During the struggle against fracking in New York, one of my roles was writing comments on related articles. I was part of the rapid response team, so I spent a lot of time doing it, so much so that if I was at an in-person event that drew people from around the state, people recognized my name if we were introduced. I had done a lot of research, so I was able to present my point of view on many different aspects of the effects.
What I seldom wrote of was the personal basis of my views, which was Catholic social justice doctrine, which was always in my heart, even as my mind was filled with science and statistics and personal stories from our neighbors in Pennsylvania.
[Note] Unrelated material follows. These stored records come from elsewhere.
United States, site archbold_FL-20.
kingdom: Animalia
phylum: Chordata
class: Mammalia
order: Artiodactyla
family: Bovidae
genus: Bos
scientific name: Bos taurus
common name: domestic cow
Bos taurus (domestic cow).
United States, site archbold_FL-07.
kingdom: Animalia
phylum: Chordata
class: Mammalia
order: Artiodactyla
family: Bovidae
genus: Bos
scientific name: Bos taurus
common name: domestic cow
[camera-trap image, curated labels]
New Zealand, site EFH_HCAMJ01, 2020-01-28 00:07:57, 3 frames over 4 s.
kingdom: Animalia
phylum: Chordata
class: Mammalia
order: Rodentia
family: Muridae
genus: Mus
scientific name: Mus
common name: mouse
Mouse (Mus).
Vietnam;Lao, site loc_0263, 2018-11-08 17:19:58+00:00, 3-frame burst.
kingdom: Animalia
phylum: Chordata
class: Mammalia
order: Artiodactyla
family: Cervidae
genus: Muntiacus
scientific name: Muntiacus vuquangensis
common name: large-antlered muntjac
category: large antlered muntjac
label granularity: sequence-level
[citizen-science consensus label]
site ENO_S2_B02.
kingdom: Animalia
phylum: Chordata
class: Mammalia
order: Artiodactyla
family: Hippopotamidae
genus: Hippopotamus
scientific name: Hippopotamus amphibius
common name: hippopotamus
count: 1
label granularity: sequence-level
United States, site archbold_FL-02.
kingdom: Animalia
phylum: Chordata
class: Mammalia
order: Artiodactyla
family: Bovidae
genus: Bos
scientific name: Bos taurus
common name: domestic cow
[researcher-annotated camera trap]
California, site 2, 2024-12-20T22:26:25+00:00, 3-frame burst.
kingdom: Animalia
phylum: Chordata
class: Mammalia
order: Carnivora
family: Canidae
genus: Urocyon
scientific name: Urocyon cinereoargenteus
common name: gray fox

As time has gone on and my public role has lessened, I have more often spoken of the role of social justice in my life. This became easier when Pope Francis published his encyclical Laudato’ Si. While people knew that it would be about climate change, they didn’t realize how much of it would center around human relationships with each other. Francis calls this approach “integral ecology” and it demonstrates one of the basic tenets of social justice doctrine, care for creation, and another, care for other people, especially those most vulnerable. These are viewpoints that many people of good will hold and there are many routes to them; I just want to acknowledge the impact of Catholic social doctrine for me, which combined with other influences to bring me to this point.
(The link above has the entire text of the encyclical with the option to read it in about a dozen languages. It was written prior to the Paris climate change meetings which led to the accord signed by over 190 nations. Francis addressed it to “all people of good will” because climate change affects everyone on earth.)